Situs Blog Berita, Ya Blogger Berita Indonesia.

Minggu, 27 September 2020

Hari Kereta Api Nasional Dari Aksi Buruh di Bandung

Sumber Foto: ayobandung.com

28 September 1945 menjadi salah satu hari yang cukup diingat masyarakat Indonesia sampai saat ini. Terjadi aksi pengambilalihan Kantor Pusat Kereta Api di Bandung dari penguasaan Jepang. Aksi di lapangan itu disikapi oleh para pejabat Republik Indonesia yang baru satu bulan usianya dengan mengumumkan pembentukan Djawatan Kereta Api Repoeblik Indonesia (DKARI). Hari yang penuh semangat nasionalisme itu kemudian diabadikan sebagai Hari Kereta Api Nasional.

Setelah proklamasi berkumandang di Pegangsaan Timur, Jakarta, pada 17 Agustus 1945, tidak serta-merta semua aset strategis yang dikuasai Jepang diserahkan atau bisa diambil alih. Pengelolaan kereta api, salah satunya. Pengambilalihan kantor-kantor kereta api dilakukan secara bertahap.

“Puncaknya adalah pengambil alihan Kantor Pusat Kereta Api Bandung tanggal 28 September 1945 (kini diperingati sebagai Hari Kereta Api Indonesia). Hal ini sekaligus menandai berdirinya Djawatan Kereta Api Indonesia Republik Indonesia (DKARI),” tulis PT Kereta Api Persero dalam situs webnya.

Dalam salah satu artikelnya, Kompas mengisahkan secara lebih rinci hari bersejarah itu. Organisasi-organisasi buruh kereta api ada di jantung aksi pengambilalihan kantor-kantor kereta api di beberapa kota di Indonesia.

Di Bandung, ribuan pegawai kereta api dan Angkata Muda Kereta Api (AMKA) yang ketika itu masih bekerja di bawah kendali Jepang mengambil alih kantor Balai Besar Kereta Api Bandung, yang sekarang menjadi Kantor Pusat PT KAI (Persero).

“Pada 28 September 1945, pernyataan sikap oleh sejumlah anggota AMKA yang mengatakan bahwa mulai 28 September kekuasaan perkeretaapian Indonesia resmi berada ditangan bangsa Indonesia. Semenjak saat itu, terbentuk Djawatan Kereta Api Republik Indonesia (DKARI) dan ditetapkannya sebagai Hari Kereta Api di Indonesia,” tulis Kompas.

Data Berikut.
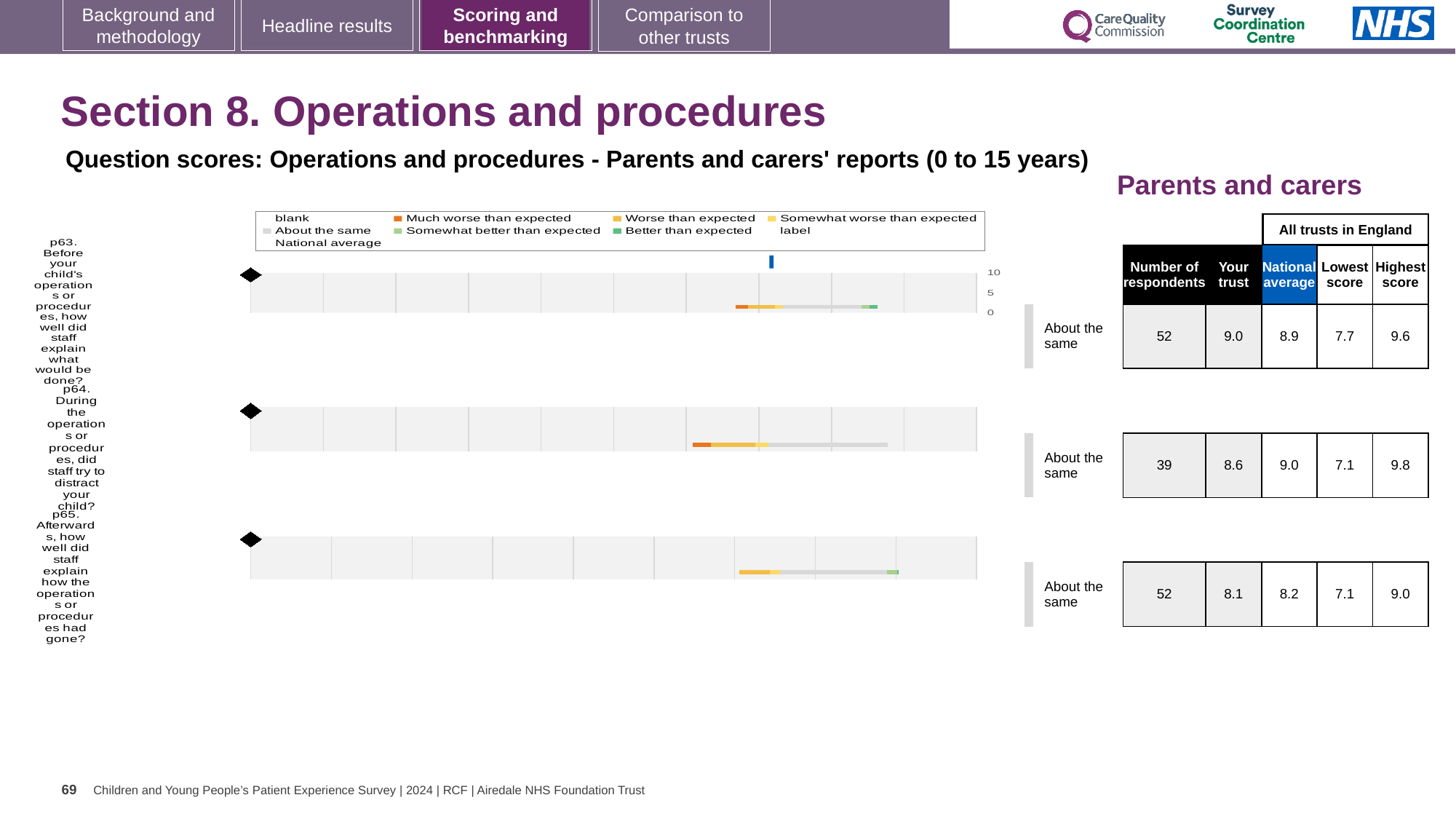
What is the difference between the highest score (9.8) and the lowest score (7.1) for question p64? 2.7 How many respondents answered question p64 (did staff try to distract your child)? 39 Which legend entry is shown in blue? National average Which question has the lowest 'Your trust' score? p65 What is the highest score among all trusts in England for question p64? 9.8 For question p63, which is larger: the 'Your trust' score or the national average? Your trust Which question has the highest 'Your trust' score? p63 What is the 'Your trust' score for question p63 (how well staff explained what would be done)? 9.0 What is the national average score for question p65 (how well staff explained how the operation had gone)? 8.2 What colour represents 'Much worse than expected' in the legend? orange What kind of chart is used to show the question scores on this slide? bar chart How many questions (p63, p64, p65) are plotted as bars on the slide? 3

Petunjuk Anda. Salin persis semua bagian artikel tentang Hari Kereta Api Nasional, mulai dari "Di Bandung, ribuan" terus sampai "PT KAI (Persero).". Data di atas tidak ada hubungannya dengan artikel tersebut.

Jawaban Latihan.
Di Bandung, ribuan pegawai kereta api dan Angkata Muda Kereta Api (AMKA) yang ketika itu masih bekerja di bawah kendali Jepang mengambil alih kantor Balai Besar Kereta Api Bandung, yang sekarang menjadi Kantor Pusat PT KAI (Persero).